The PyQt documentation covers the APIs of all the PyQt classes. This book shows you how to use all those classes, how to combine them to create dialogs, main windows, and entire applications—all of which look good and work well, with no arbitrary limits, and using a programming language that is a joy to use.

What I particularly like about the book is that the examples aren't trivial ones designed to illustrate a simple point, but are potentially useful in their own right. The way that different approaches are considered will reward the reader who wants to develop a deeper understanding of how to apply PyQt to the development of large scale, production quality applications.

I began the PyQt story back in the late 1990s. I had been using Tcl/Tk for some time, but I felt that Tk applications looked ugly, especially when I saw what had been achieved with the first version of KDE. I had wanted to switch to Python, and so I thought I would combine the change of language with a change of GUI library.

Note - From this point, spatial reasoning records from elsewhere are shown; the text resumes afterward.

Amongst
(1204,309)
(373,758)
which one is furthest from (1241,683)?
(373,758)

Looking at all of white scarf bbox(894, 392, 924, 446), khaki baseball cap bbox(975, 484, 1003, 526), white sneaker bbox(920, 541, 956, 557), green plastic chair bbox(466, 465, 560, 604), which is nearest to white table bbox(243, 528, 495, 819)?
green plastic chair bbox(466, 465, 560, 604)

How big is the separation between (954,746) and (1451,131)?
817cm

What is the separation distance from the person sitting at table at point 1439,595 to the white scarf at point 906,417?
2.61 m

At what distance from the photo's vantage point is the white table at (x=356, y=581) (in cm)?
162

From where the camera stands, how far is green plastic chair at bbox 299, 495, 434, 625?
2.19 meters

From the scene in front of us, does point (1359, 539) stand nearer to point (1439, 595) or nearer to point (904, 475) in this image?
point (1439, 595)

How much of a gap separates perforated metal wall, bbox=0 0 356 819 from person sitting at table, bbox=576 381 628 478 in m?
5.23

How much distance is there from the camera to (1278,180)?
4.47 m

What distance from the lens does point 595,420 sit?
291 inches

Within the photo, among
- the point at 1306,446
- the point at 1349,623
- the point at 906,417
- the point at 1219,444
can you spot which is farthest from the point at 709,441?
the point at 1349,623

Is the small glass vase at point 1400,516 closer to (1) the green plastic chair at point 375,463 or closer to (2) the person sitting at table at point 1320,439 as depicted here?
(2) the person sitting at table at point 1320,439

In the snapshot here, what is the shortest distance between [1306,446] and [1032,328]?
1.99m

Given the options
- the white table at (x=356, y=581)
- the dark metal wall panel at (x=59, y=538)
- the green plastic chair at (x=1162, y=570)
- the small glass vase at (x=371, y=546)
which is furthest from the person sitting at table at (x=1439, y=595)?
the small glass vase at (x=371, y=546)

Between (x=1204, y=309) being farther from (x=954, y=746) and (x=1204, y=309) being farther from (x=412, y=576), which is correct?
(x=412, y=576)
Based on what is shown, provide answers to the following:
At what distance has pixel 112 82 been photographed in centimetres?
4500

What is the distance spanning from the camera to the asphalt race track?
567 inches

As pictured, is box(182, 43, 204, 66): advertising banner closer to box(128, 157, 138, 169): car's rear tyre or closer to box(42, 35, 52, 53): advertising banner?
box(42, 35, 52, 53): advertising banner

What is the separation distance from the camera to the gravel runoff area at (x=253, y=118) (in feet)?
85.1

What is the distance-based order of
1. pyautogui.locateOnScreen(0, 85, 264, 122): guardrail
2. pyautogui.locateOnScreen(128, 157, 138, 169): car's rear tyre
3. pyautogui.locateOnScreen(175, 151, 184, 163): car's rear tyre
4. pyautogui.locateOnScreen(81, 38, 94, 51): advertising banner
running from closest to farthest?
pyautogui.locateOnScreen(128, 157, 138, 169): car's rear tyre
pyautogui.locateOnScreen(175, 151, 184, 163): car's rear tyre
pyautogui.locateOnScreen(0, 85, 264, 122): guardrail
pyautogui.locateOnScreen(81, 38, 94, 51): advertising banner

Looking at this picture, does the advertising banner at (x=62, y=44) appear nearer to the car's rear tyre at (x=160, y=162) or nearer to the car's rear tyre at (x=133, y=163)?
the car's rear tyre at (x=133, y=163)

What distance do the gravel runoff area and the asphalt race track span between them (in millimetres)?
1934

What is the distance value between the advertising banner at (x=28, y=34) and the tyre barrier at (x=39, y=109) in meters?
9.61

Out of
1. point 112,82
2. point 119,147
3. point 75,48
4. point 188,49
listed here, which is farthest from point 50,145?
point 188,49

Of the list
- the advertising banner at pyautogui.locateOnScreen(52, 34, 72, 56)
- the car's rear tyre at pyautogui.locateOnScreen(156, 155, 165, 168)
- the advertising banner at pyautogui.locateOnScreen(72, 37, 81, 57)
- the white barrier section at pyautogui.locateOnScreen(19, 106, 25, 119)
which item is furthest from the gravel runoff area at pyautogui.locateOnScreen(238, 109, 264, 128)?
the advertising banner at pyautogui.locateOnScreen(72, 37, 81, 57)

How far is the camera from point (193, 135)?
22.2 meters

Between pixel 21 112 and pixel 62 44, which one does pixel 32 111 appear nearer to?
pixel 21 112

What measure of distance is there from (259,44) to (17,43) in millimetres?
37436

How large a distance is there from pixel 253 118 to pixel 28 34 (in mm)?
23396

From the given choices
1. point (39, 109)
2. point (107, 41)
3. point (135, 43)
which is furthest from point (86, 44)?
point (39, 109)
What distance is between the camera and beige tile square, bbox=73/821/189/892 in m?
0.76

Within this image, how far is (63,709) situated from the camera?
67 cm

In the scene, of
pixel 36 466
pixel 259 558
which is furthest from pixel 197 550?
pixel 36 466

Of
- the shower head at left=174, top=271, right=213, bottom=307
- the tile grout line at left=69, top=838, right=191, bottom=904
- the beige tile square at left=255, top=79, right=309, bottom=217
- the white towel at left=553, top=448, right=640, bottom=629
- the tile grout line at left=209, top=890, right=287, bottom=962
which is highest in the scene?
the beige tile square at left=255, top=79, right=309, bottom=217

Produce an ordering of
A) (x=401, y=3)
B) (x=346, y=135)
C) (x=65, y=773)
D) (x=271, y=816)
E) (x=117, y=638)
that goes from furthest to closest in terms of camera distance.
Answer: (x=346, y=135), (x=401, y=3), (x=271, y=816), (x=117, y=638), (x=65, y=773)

Initially I used some wrappers that had been written using SWIG, but I concluded that I could produce a more suitable wrapper tool myself. I set to work creating SIP, and released PyQt 0.1 supporting Qt 1.41 in November 1998. Development has continued regularly ever since, both to keep up with new releases of Qt and to broaden the scope of PyQt with, for example, the addition of support tools and improved documentation. By 2000, PyQt 2.0 supported Qt 2.2 on both Linux and Windows. Qt 3 support appeared in 2001, and Mac OS X support in 2002. The PyQt4 series began with PyQt 4.0 in June 2006 with support for Qt 4.

My primary goal has always been to allow Python and Qt to work together in a way that feels natural to Python programmers, while allowing them to do anything they want in Python that can be done in C++. The key to achieving this was the development of SIP. This gave me a specialized code generator over which I had complete control and ensures that Python and Qt will always fit snugly together.

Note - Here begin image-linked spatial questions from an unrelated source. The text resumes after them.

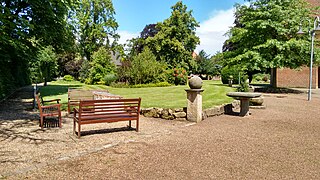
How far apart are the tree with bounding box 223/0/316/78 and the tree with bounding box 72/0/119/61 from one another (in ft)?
78.0

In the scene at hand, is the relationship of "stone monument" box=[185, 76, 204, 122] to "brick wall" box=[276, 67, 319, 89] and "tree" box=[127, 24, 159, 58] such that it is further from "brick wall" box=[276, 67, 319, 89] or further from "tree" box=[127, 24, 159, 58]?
"tree" box=[127, 24, 159, 58]

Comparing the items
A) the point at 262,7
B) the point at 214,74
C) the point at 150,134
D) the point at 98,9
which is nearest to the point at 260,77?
the point at 214,74

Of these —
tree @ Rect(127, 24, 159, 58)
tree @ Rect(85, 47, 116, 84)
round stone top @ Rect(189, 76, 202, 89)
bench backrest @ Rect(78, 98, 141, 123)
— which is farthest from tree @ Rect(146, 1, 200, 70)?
bench backrest @ Rect(78, 98, 141, 123)

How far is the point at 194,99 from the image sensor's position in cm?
793

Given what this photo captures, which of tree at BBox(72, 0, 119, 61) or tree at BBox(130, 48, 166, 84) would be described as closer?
tree at BBox(130, 48, 166, 84)

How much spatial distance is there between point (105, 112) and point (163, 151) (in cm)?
237

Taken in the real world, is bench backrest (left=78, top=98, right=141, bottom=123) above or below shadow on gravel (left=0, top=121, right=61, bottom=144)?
above

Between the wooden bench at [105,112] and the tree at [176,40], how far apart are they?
26.2 meters

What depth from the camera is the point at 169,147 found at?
5.25m

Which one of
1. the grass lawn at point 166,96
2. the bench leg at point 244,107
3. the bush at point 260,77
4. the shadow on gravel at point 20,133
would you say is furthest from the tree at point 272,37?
the bush at point 260,77

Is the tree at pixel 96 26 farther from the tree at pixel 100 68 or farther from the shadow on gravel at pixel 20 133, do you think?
the shadow on gravel at pixel 20 133

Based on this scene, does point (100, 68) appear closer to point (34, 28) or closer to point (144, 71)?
point (144, 71)

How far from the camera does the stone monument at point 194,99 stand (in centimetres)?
775

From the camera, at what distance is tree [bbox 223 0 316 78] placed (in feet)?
59.3
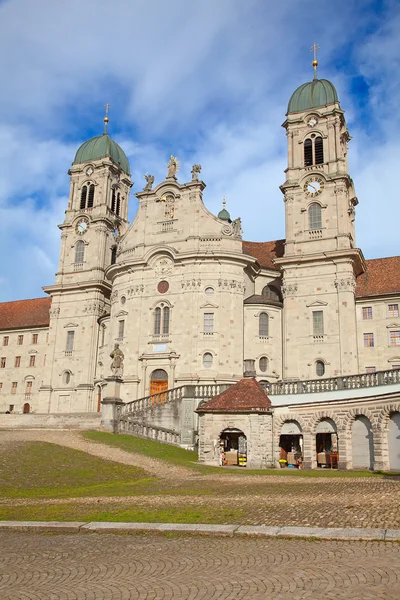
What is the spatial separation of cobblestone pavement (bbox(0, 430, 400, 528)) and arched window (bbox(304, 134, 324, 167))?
36363 mm

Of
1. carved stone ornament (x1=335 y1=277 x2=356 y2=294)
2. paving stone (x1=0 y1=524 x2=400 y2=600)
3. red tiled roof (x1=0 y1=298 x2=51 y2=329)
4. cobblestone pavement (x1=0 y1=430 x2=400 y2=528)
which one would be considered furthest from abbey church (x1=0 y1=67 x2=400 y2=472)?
paving stone (x1=0 y1=524 x2=400 y2=600)

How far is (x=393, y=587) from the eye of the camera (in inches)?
273

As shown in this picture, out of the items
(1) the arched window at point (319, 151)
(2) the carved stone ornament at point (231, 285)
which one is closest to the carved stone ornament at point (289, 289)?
(2) the carved stone ornament at point (231, 285)

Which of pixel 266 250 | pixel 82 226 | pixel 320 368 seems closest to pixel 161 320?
pixel 320 368

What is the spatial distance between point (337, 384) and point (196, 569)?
24.5 metres

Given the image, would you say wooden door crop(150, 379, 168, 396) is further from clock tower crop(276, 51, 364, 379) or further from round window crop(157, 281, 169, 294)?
clock tower crop(276, 51, 364, 379)

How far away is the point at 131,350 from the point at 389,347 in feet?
72.0

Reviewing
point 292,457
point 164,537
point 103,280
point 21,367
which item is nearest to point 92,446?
point 292,457

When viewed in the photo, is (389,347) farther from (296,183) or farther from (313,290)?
(296,183)

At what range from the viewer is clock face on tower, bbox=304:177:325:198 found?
166 ft

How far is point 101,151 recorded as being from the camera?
6400 centimetres

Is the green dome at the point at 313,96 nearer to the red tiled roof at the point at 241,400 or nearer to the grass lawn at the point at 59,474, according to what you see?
the red tiled roof at the point at 241,400

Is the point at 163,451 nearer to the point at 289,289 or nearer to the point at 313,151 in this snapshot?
the point at 289,289

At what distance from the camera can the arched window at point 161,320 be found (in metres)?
50.0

The essential process of developing and maintaining PyQt is now well established. Much of the work is now automated, which means that keeping up with new releases of Qt from Trolltech is no longer the problem it once was, and en-surs that PyQt will continue for years to come.

It's been very gratifying to watch the growth of the PyQt community over the years. If this book is part of your introduction to PyQt, then welcome!